Required work:
Would you restate all the data that follows, word for word?
——————
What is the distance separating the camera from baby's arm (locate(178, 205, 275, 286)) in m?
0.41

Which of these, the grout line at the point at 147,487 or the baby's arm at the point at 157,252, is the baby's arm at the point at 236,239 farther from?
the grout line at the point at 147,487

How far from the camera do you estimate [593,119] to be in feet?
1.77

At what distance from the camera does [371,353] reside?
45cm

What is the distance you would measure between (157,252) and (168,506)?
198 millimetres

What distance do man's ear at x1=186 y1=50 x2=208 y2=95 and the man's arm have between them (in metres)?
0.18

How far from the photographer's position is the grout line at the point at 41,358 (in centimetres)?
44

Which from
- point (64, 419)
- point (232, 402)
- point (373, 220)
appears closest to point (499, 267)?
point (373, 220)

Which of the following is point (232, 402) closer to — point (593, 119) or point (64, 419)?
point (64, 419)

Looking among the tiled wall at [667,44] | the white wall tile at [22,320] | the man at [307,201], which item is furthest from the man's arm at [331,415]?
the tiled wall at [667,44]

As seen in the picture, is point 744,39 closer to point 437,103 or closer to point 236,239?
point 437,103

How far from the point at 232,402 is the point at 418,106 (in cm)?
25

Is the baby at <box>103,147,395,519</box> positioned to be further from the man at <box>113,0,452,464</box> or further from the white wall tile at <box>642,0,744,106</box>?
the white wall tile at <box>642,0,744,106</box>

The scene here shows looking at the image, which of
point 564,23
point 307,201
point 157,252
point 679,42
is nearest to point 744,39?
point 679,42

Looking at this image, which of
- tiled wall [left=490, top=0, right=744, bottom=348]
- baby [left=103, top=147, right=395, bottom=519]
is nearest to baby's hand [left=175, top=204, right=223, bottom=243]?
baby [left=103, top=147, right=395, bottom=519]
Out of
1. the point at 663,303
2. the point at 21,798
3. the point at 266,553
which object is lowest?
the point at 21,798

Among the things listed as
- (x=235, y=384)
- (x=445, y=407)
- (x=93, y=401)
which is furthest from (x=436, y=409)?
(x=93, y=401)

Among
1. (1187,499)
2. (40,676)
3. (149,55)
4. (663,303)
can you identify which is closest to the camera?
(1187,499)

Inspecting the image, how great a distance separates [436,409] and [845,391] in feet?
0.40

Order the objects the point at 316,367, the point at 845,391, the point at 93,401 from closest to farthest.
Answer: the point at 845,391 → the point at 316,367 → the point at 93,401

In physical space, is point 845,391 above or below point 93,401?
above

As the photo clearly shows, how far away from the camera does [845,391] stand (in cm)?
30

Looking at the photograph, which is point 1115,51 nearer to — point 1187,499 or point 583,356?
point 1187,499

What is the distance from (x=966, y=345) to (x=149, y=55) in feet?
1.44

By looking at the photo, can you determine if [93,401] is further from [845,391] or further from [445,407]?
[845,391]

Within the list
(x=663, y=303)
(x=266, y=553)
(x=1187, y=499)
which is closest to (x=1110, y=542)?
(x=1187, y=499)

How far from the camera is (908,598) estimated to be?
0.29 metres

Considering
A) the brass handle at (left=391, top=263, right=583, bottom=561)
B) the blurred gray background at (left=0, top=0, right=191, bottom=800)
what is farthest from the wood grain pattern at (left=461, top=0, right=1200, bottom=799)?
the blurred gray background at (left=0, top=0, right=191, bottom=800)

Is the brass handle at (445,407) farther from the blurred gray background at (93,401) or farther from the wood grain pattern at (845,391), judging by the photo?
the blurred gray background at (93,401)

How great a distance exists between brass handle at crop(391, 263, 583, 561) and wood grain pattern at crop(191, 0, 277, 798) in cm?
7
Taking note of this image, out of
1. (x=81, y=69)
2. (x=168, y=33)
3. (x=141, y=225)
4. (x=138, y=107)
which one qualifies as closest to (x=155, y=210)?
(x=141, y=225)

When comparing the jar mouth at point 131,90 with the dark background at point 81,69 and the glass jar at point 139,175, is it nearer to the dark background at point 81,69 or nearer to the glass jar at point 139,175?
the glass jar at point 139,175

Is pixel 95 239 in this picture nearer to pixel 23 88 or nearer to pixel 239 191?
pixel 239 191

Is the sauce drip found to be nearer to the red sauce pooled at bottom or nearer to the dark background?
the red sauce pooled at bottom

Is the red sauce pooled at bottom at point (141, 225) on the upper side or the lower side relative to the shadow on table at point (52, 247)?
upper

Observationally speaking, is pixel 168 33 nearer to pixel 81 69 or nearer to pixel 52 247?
——————
Worked solution:
What is the distance separating the camera from baby's arm (locate(178, 205, 275, 286)) in m?
0.41

Which of these, the grout line at the point at 147,487 or the baby's arm at the point at 157,252, is the baby's arm at the point at 236,239 farther from?
the grout line at the point at 147,487

How far from the camera do you estimate [593,119] to be in feet?
1.77

At what distance from the camera does [371,353] reside?
45cm

What is the distance you would measure between (157,252) and (168,506)?
198 millimetres

What distance do man's ear at x1=186 y1=50 x2=208 y2=95 and the man's arm have between them (in metres)?
0.18

How far from the photographer's position is the grout line at the point at 41,358 (in centimetres)?
44

Which from
- point (64, 419)
- point (232, 402)
- point (373, 220)
appears closest to point (499, 267)?
point (373, 220)

Which of the following is point (232, 402) closer to — point (593, 119) or point (64, 419)?
point (64, 419)

Looking among the tiled wall at [667,44] | the white wall tile at [22,320] | the man at [307,201], which item is furthest from the man's arm at [331,415]?
the tiled wall at [667,44]

As seen in the picture, is point 744,39 closer to point 437,103 or closer to point 236,239?
point 437,103

How far from the point at 232,402 is the point at 418,106 (in cm)?
25

Is the baby at <box>103,147,395,519</box> positioned to be further from the man at <box>113,0,452,464</box> or further from the white wall tile at <box>642,0,744,106</box>?
the white wall tile at <box>642,0,744,106</box>

The scene here shows looking at the image, which of
point 564,23
point 307,201
point 157,252
point 679,42
is nearest to point 744,39?
point 679,42

Looking at this image, which of
- tiled wall [left=490, top=0, right=744, bottom=348]
- baby [left=103, top=147, right=395, bottom=519]
is nearest to baby's hand [left=175, top=204, right=223, bottom=243]?
baby [left=103, top=147, right=395, bottom=519]
Out of
1. the point at 663,303
2. the point at 21,798
3. the point at 266,553
which object is lowest?
the point at 21,798

Among the things listed as
- (x=235, y=384)
- (x=445, y=407)
- (x=93, y=401)
which is furthest from (x=436, y=409)?
(x=93, y=401)

Among
1. (1187,499)
2. (40,676)
3. (149,55)
4. (663,303)
can you identify which is closest to the camera?
(1187,499)

Inspecting the image, how great a distance separates [436,409] and [845,391] in feet?
0.40

Order the objects the point at 316,367, the point at 845,391, the point at 93,401 from closest to farthest.
Answer: the point at 845,391 → the point at 316,367 → the point at 93,401

In physical space, is point 845,391 above or below point 93,401?
above

As the photo clearly shows, how far away from the camera does [845,391] stand (in cm)?
30

Looking at the photograph, which is point 1115,51 nearer to — point 1187,499 or point 583,356?
point 1187,499

What is the distance from (x=966, y=345) to (x=149, y=55) in feet?
1.44

By looking at the photo, can you determine if [93,401] is further from [845,391] or further from [445,407]?
[845,391]

Within the list
(x=663, y=303)
(x=266, y=553)
(x=1187, y=499)
which is closest to (x=1110, y=542)?
(x=1187, y=499)

How far from the camera is (908,598) estimated to be?
0.29 metres

Considering
A) the brass handle at (left=391, top=263, right=583, bottom=561)
B) the blurred gray background at (left=0, top=0, right=191, bottom=800)
what is farthest from the wood grain pattern at (left=461, top=0, right=1200, bottom=799)?
the blurred gray background at (left=0, top=0, right=191, bottom=800)

Is the brass handle at (445,407) farther from the blurred gray background at (93,401) or farther from the wood grain pattern at (845,391), judging by the photo?
the blurred gray background at (93,401)

How great a distance exists between brass handle at crop(391, 263, 583, 561) and wood grain pattern at crop(191, 0, 277, 798) in cm?
7
Taking note of this image, out of
1. (x=81, y=69)
2. (x=168, y=33)
3. (x=141, y=225)
4. (x=138, y=107)
which one qualifies as closest to (x=155, y=210)?
(x=141, y=225)

When comparing the jar mouth at point 131,90 with the dark background at point 81,69 and the glass jar at point 139,175, is it nearer to the dark background at point 81,69 or nearer to the glass jar at point 139,175?
the glass jar at point 139,175

Is pixel 95 239 in this picture nearer to pixel 23 88 or nearer to pixel 239 191?
pixel 239 191

Is the sauce drip found to be nearer to the red sauce pooled at bottom or nearer to the dark background?
the red sauce pooled at bottom

Is the red sauce pooled at bottom at point (141, 225) on the upper side or the lower side relative to the shadow on table at point (52, 247)?
upper

Observationally speaking, is pixel 168 33 nearer to pixel 81 69 or nearer to pixel 52 247?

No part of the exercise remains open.